Emblème de la contre-culture post-68, la bande dessinée de Gébé du magazine Politique Hebdo (ancêtre de Hara-Kiri et Charlie Hebdo) « L'An 01 » marque toute une génération. Elle sera adaptée en film (avec Coluche, Miou-Miou, Depardieu) et sort en salle en 1973.

Emblématique aussi, les luttes sur le plateau du Larzac contre l'extension d'un terrain militaire qui dureront de 1971 jusqu'en 1981 et qu'annulera le président nouvellement élu, François Mitterrand.

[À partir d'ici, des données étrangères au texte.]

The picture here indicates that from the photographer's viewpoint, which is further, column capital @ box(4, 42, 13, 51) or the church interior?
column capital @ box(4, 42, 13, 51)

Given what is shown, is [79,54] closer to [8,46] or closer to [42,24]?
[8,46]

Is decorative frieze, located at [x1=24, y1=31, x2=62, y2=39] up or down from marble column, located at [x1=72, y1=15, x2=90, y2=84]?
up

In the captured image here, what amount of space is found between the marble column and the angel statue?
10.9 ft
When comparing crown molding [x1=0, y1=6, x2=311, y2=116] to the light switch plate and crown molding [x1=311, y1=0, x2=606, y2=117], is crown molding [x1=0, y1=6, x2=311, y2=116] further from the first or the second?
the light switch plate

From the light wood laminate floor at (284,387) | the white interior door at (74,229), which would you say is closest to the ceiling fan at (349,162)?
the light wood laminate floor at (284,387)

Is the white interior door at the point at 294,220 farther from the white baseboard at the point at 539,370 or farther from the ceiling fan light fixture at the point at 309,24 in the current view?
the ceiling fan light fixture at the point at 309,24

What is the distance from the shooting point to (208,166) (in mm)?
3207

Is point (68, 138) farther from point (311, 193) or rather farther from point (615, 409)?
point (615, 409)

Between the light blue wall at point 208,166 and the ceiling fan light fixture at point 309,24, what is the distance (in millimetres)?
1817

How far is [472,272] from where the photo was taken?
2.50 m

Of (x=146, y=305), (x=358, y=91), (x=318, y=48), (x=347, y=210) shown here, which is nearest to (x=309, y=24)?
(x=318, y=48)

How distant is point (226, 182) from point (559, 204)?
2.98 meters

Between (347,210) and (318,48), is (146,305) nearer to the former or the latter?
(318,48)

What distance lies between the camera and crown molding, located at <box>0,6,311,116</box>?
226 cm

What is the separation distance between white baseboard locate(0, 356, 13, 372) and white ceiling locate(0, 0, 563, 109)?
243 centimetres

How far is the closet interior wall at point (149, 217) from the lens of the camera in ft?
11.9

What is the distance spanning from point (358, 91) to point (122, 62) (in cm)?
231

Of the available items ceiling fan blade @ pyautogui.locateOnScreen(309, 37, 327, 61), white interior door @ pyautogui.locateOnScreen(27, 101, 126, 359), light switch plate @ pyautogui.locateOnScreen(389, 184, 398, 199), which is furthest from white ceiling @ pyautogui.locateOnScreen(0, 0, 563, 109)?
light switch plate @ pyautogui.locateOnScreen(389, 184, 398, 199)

En 1972 paraît aussi le rapport Meadows (des chercheurs du MIT-Massachusetts Institute of Technology) qui s'intitule « The limits of growth » (les limites de la croissance), ouvrage commandé par le Club de Rome qui réunit scientifiques, industriels et hauts fonctionnaires. Pour éviter un effondrement global, la seule solution est d'organiser une économie sans croissance. Traduit en 37 langues, l'alerte du rapport reste lettre morte.

Le développement de la voiture individuelle commence à polluer les espaces urbains que le choc pétrolier de 1973 a interrogé. A sa suite, le plan Messmer engage la France sur le terrain nucléaire avec le choix de la construction de 58 réacteurs (Bugey, Fessenheim, Golfech, Plogoff) qui rencontre une forte opposition et des manifestations importantes comme contre le projet du surgénérateur Superphénix de Creys-Malville. S'opposer au nucléaire, c'est rejeter le capitalisme et la société de consommation. En 1981, ces mobilisations ont abouti dans un premier temps à l'abandon du projet de la centrale nucléaire de Plogoff (Bretagne) et de la non-mise en service de Superphénix.

 

Le tourisme de masse fut tout autant dénoncé avec le parc de la Vanoise et de la bétonisation des stations balnéaires du Grau-du-Roi, du Cap d'Agde et de La Grande-Motte.

« Je bois devant vous un verre d'eau, précieuse, puisque avant la fin du siècle, elle manquera » avertit René Dumont à la télévision, cet ingénieur agronome qui marque l'élection Présidentielle de 1974., tout comme son livre « L'Utopie ou la Mort ».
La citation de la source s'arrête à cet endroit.